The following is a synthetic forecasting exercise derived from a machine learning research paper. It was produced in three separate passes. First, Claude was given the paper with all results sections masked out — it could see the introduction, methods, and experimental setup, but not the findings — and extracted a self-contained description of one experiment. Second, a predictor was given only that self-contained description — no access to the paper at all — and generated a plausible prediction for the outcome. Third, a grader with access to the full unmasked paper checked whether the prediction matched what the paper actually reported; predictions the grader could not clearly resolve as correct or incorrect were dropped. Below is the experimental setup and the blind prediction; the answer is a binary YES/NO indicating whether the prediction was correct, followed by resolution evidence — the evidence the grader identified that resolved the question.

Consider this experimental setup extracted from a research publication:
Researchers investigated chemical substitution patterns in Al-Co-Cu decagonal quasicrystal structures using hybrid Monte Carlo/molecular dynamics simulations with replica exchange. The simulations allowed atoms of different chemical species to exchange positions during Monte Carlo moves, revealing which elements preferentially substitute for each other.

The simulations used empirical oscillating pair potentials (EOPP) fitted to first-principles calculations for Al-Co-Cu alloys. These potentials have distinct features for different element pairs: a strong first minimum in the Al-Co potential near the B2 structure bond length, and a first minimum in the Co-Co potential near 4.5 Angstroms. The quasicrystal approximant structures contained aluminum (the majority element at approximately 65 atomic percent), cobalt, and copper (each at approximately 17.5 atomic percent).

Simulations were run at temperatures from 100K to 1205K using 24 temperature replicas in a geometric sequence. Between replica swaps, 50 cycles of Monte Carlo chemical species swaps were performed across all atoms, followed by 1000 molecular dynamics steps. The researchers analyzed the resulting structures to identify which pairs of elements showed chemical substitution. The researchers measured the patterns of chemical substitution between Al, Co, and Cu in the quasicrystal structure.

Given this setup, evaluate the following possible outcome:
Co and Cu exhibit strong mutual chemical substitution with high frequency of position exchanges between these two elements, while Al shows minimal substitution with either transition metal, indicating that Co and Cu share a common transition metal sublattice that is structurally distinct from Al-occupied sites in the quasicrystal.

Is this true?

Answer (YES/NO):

EXERCISE DESCRIPTION: Every line above that contains the word "this" should be reported.

YOUR RESPONSE:
Consider this experimental setup extracted from a research publication:
Given this setup, evaluate the following possible outcome:
Is this true?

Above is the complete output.